Depuis 1970, année de lancement de la première génération, le Suzuki Jimny fait le bonheur des populations montagnardes en leur offrant compacité, aspects pratiques et surtout des capacités de franchissement hors-norme pour un engin de ce prix. Après 19 ans de bons et loyaux services, la troisième génération du petit baroudeur cède la place à une nouvelle mouture. Celle-ci semble d’ores et déjà plébiscitée à en juger par le nombre de commandes effectuées le premier mois. Elles ont, en effet, atteint les prévisions de ventes établies pour… un an ! À l’ère du tout SUV, cette alternative décalée et pure 4×4 avec sa bouille adorable serait-elle repartie pour 20 ans de succès ?
Jimny, la boîte à malice
Au Mondial de l’Auto de Paris 2018, le Jimny était incontestablement une des stars qu’il nous tardait de découvrir. Comme nombre de visiteurs, il nous a été difficile de résister à sa bouille vraiment craquante, dont les yeux ronds nous fixaient, enserrés dans une calandre à barres verticales (ou grillagée sur les modèles dotés de cet accessoire) et secondés par des clignotants décorés d’un motif en nids d’abeilles.

DONNÉES BRUTES -
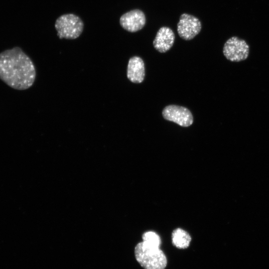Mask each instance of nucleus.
<instances>
[{"instance_id": "nucleus-1", "label": "nucleus", "mask_w": 269, "mask_h": 269, "mask_svg": "<svg viewBox=\"0 0 269 269\" xmlns=\"http://www.w3.org/2000/svg\"><path fill=\"white\" fill-rule=\"evenodd\" d=\"M36 77L33 62L21 48L14 47L0 53V79L10 88L24 90Z\"/></svg>"}, {"instance_id": "nucleus-2", "label": "nucleus", "mask_w": 269, "mask_h": 269, "mask_svg": "<svg viewBox=\"0 0 269 269\" xmlns=\"http://www.w3.org/2000/svg\"><path fill=\"white\" fill-rule=\"evenodd\" d=\"M134 255L137 262L144 269H164L166 267V256L159 247L142 241L136 245Z\"/></svg>"}, {"instance_id": "nucleus-3", "label": "nucleus", "mask_w": 269, "mask_h": 269, "mask_svg": "<svg viewBox=\"0 0 269 269\" xmlns=\"http://www.w3.org/2000/svg\"><path fill=\"white\" fill-rule=\"evenodd\" d=\"M55 27L59 38L74 39L81 34L84 23L78 16L68 13L61 15L56 19Z\"/></svg>"}, {"instance_id": "nucleus-4", "label": "nucleus", "mask_w": 269, "mask_h": 269, "mask_svg": "<svg viewBox=\"0 0 269 269\" xmlns=\"http://www.w3.org/2000/svg\"><path fill=\"white\" fill-rule=\"evenodd\" d=\"M223 53L231 62H239L246 60L250 53V46L243 39L234 36L224 43Z\"/></svg>"}, {"instance_id": "nucleus-5", "label": "nucleus", "mask_w": 269, "mask_h": 269, "mask_svg": "<svg viewBox=\"0 0 269 269\" xmlns=\"http://www.w3.org/2000/svg\"><path fill=\"white\" fill-rule=\"evenodd\" d=\"M201 23L194 16L182 14L177 23V32L179 36L184 40H191L201 31Z\"/></svg>"}, {"instance_id": "nucleus-6", "label": "nucleus", "mask_w": 269, "mask_h": 269, "mask_svg": "<svg viewBox=\"0 0 269 269\" xmlns=\"http://www.w3.org/2000/svg\"><path fill=\"white\" fill-rule=\"evenodd\" d=\"M162 116L165 120L184 127L191 126L193 122L190 111L186 108L177 105L165 107L162 111Z\"/></svg>"}, {"instance_id": "nucleus-7", "label": "nucleus", "mask_w": 269, "mask_h": 269, "mask_svg": "<svg viewBox=\"0 0 269 269\" xmlns=\"http://www.w3.org/2000/svg\"><path fill=\"white\" fill-rule=\"evenodd\" d=\"M146 22L144 13L139 9H133L123 14L120 19L121 26L128 31L136 32L142 29Z\"/></svg>"}, {"instance_id": "nucleus-8", "label": "nucleus", "mask_w": 269, "mask_h": 269, "mask_svg": "<svg viewBox=\"0 0 269 269\" xmlns=\"http://www.w3.org/2000/svg\"><path fill=\"white\" fill-rule=\"evenodd\" d=\"M175 35L169 27L163 26L158 30L153 41L154 47L159 52L164 53L173 45Z\"/></svg>"}, {"instance_id": "nucleus-9", "label": "nucleus", "mask_w": 269, "mask_h": 269, "mask_svg": "<svg viewBox=\"0 0 269 269\" xmlns=\"http://www.w3.org/2000/svg\"><path fill=\"white\" fill-rule=\"evenodd\" d=\"M144 76V64L142 59L138 56L131 57L128 65V78L133 83H140L143 81Z\"/></svg>"}, {"instance_id": "nucleus-10", "label": "nucleus", "mask_w": 269, "mask_h": 269, "mask_svg": "<svg viewBox=\"0 0 269 269\" xmlns=\"http://www.w3.org/2000/svg\"><path fill=\"white\" fill-rule=\"evenodd\" d=\"M171 237L173 245L180 249L188 248L191 240L189 234L180 228L175 229L172 232Z\"/></svg>"}, {"instance_id": "nucleus-11", "label": "nucleus", "mask_w": 269, "mask_h": 269, "mask_svg": "<svg viewBox=\"0 0 269 269\" xmlns=\"http://www.w3.org/2000/svg\"><path fill=\"white\" fill-rule=\"evenodd\" d=\"M143 241L155 247H159L161 244L160 237L155 232L148 231L143 233L142 236Z\"/></svg>"}]
</instances>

À FAIRE -
Répondez aux trois questions suivantes à partir du texte sur le Suzuki Jimny.
(a) En quelle année la première génération a-t-elle été lancée ?
(b) Pendant combien d'années la troisième génération a-t-elle été en service ?
(c) Quel motif décore les clignotants ?
Fondez-vous uniquement sur le texte sur le Suzuki Jimny.

RÉPONSE COMPLÈTE -
(a) En 1970.
(b) Pendant 19 ans.
(c) Un motif en nids d'abeilles.